Transcribe the listing below exactly, from its first line through the line with "scientific name: Bos taurus". Omit the pictures.

BEGIN

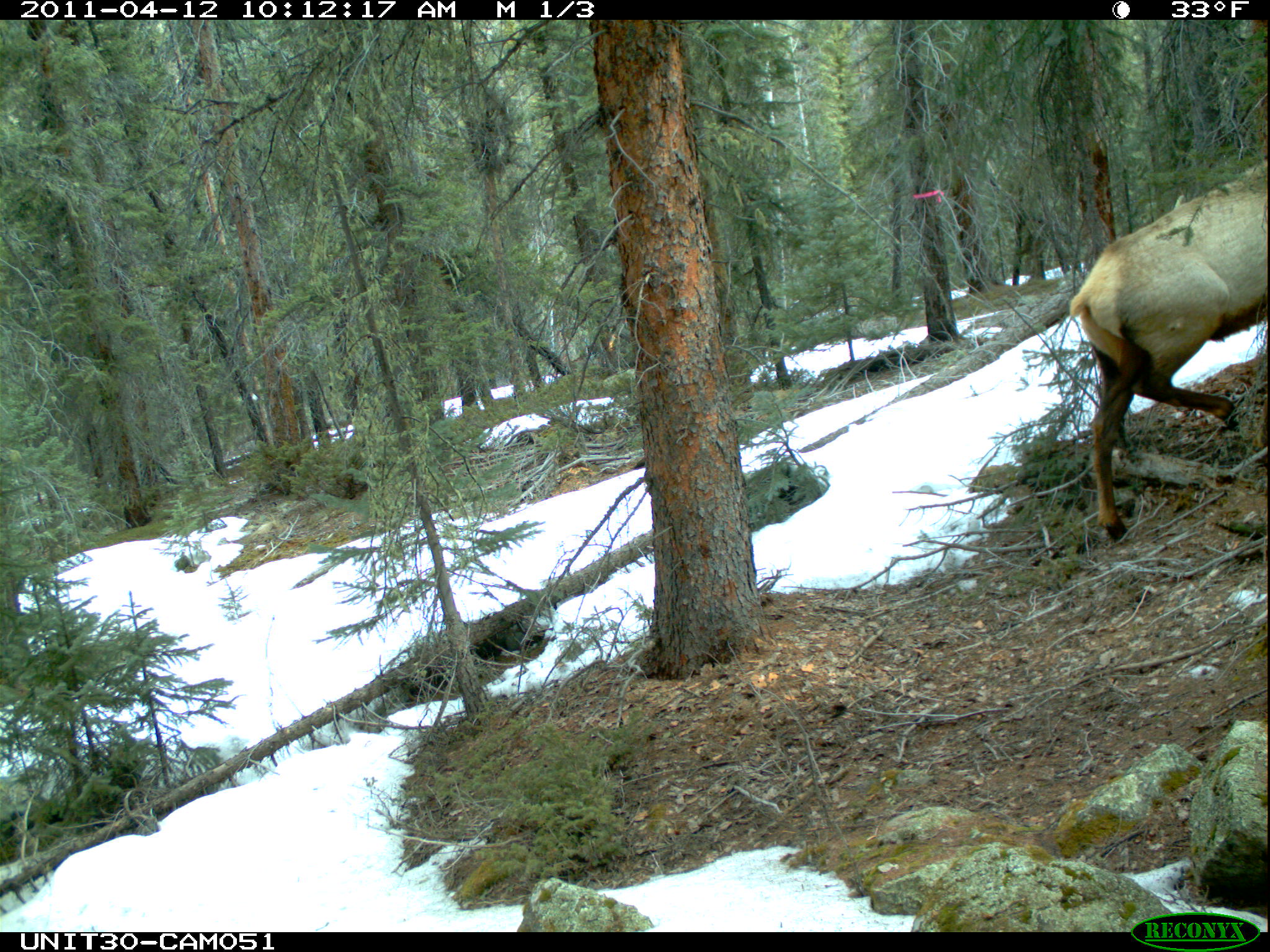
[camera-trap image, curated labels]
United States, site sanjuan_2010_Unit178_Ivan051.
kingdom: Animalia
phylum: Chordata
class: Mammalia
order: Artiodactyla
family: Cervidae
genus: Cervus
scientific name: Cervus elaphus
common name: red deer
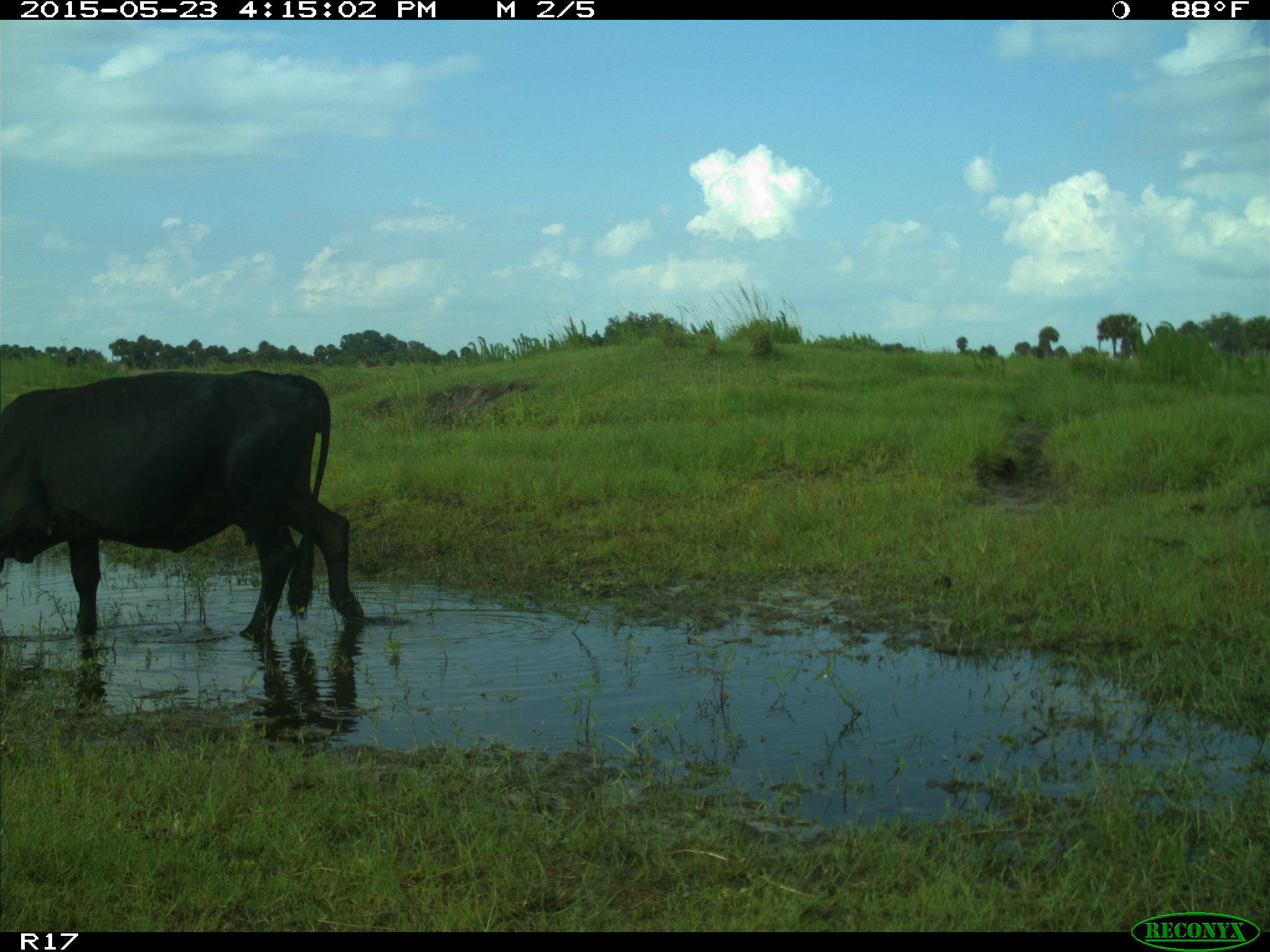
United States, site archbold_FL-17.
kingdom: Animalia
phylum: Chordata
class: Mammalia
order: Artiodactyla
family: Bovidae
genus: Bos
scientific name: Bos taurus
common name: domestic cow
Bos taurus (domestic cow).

END

● ANSWER
[camera-trap image, curated labels]
United States, site sanjuan_2010_Unit178_Ivan051.
kingdom: Animalia
phylum: Chordata
class: Mammalia
order: Artiodactyla
family: Cervidae
genus: Cervus
scientific name: Cervus elaphus
common name: red deer
United States, site archbold_FL-17.
kingdom: Animalia
phylum: Chordata
class: Mammalia
order: Artiodactyla
family: Bovidae
genus: Bos
scientific name: Bos taurus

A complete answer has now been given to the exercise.